The Real Reason People Are Unproductive Isn't What You Think
We are always looking for new ways to be productive. But why is it that we aren't productive in the first place?
People tend to chalk it up to the following:
- Distracting environment
- Not enough sleep (or not enough coffee)
- Too many "priorities"
- Poor time management
- Etc.
The truth of it is, "productivity" is just a fancy way of talking about discipline. You're productive when you are disciplined, when you remove distractions and get done what needs to get done.
And what I've noticed is that there is a trend in people who are "unproductive," one that hides beneath the surface of more easily recognizable patterns.
The reason you aren't productive is this:
You are afraid.
When you are given an assignment, or you start a project that stretches slightly outside your comfort zone, you end up finding every excuse not to work on it. Why? Because you aren't confident in your skills to execute, and so you choose easier tasks that provide you with a more immediate sense of accomplishment.
What ends up happening is you spend all day working on the little things on your to-do list, just so you can check them off and feel "productive." But by doing so, you end up avoiding the one task that will actually move you to where you want to go--whether that be within a specific project, or even your career or life. The difficult tasks are the ones that stretch you, that make you feel uncomfortable. They are the ones that force you to grow. The people who embrace this, move quickly. Those who don't, run forever in place.
If you look around any workplace, the reason why people avoid certain tasks doesn't have anything to do with "the environment" or "not drinking enough coffee." It comes down to the fact that they don't know how to do what is being asked of them, andinstead of risking being wrong, they avoid it all together.

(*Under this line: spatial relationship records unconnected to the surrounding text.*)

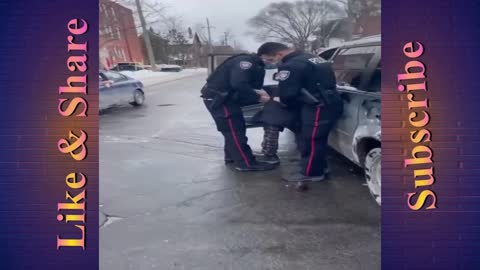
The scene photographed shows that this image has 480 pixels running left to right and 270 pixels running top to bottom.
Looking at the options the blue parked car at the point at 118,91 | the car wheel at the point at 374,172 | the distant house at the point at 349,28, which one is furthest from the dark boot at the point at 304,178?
the blue parked car at the point at 118,91

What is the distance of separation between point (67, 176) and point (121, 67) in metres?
14.8

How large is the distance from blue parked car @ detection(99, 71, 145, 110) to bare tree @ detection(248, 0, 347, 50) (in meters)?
7.04

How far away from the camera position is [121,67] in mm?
16453

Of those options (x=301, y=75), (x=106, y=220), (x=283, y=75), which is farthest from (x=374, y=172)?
(x=106, y=220)

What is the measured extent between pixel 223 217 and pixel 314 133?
1.38 meters

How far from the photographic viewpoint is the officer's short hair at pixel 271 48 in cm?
474

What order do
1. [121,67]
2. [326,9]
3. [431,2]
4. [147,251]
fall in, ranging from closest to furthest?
[431,2], [147,251], [326,9], [121,67]

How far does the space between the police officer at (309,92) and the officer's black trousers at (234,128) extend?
2.84 ft

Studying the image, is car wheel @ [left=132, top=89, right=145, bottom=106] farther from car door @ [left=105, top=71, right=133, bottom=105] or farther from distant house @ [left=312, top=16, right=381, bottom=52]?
distant house @ [left=312, top=16, right=381, bottom=52]

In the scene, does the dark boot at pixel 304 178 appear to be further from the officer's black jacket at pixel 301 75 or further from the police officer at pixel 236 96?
the officer's black jacket at pixel 301 75

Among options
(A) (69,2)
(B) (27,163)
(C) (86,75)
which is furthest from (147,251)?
(A) (69,2)

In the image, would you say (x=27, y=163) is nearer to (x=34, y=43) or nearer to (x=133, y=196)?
(x=34, y=43)

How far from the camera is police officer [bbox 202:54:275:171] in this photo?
508cm

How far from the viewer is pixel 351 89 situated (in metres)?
4.65
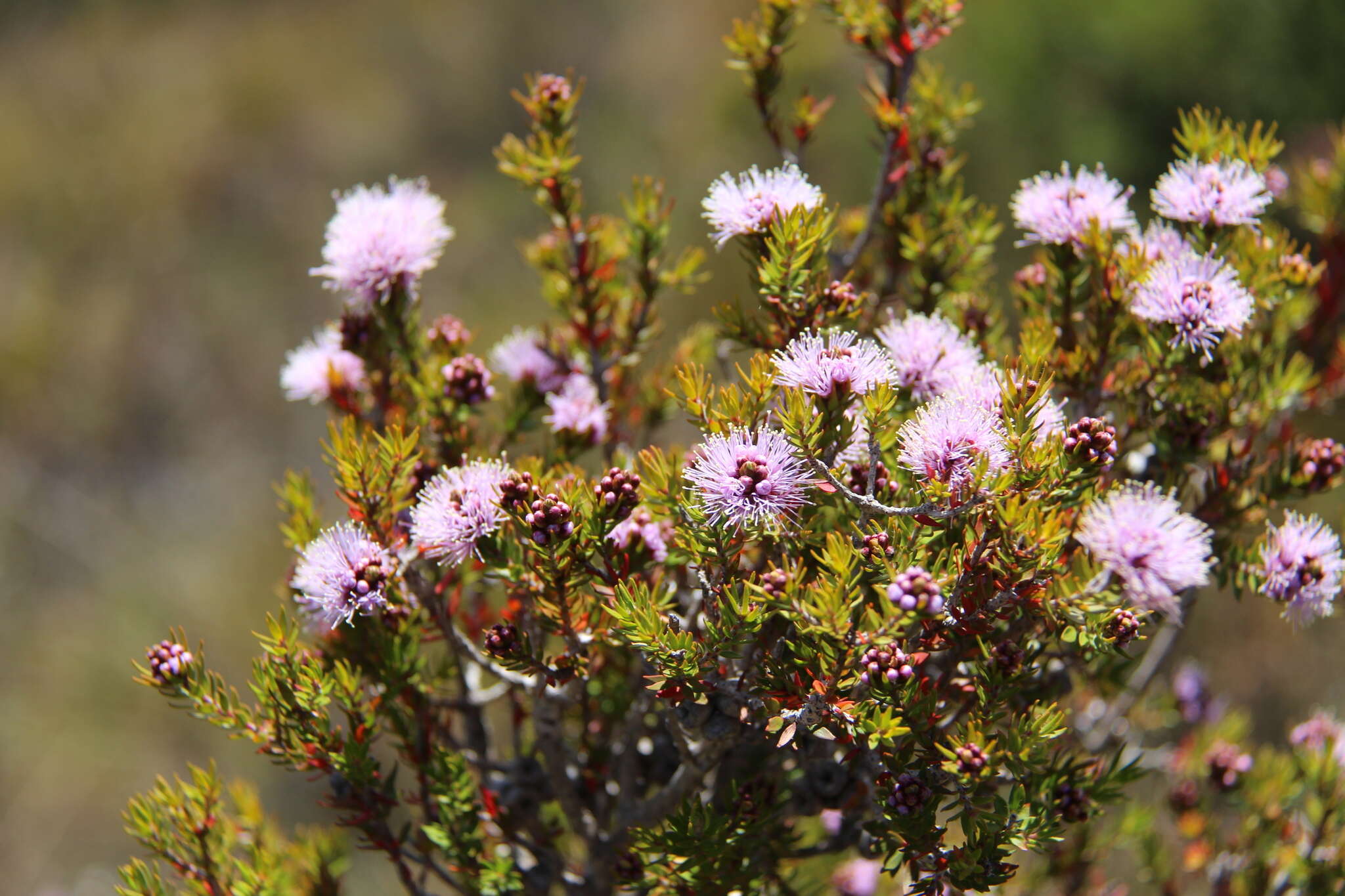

That's the real reason people are unproductive. They don't want to fail.
How do you combat this?
The way I have learned to overcome this bad habit is through handwriting my to-do list every single morning. First, I look at yesterday's list, and anything I didn't complete, I write down for today. Once I've done that, I add whatever other tasks were just put on my plate, and then once I have everything in front of me, I look for what is most important based on where I want to go and what I want to accomplish, and I circle it--and I tackle that first.
What I've noticed through doing this is that certain tasks will somehow appear on my to-do list over and over. By handwriting it, I start to take notice when I'm writing and rewriting the same task. That's when I have to ask myself, "Why am I avoiding this? Because it's hard? Because it's boring? Or because I am afraid to do it?"
Case in point, three years ago, when I first started working at Idea Booth as an entry level copywriter, any time I was tasked with calling someone on the phone, I avoided it. I was very shy and far from confident in my abilities to speak coherently over the phone to someone of stature. Day after day I'd rewrite the simplest of tasks on my to-do list, eventually realizing the only reason I wasn't doing this thing that would take me less than five minutes was because I was afraid. It's not that I didn't know what needed to be done--I knew exactly what needed to be done. I just didn't feel comfortable doing it, and so I avoided it all together.
This is the root of not being productive--fear. This goes for art, business, school, and effective communication of all kinds. We tend to avoid that which scares us.
Forget the "productivity matrices" or the "productivity hacks." If you can't pinpoint and get over the things that scare you, all you'll end up doing is crossing off a bunch of easy tasks on your to-do list that don't actually get you to where you want to go.
If you truly want to move the needle, if you actually want to be productive, you have to be willing to do what scares you.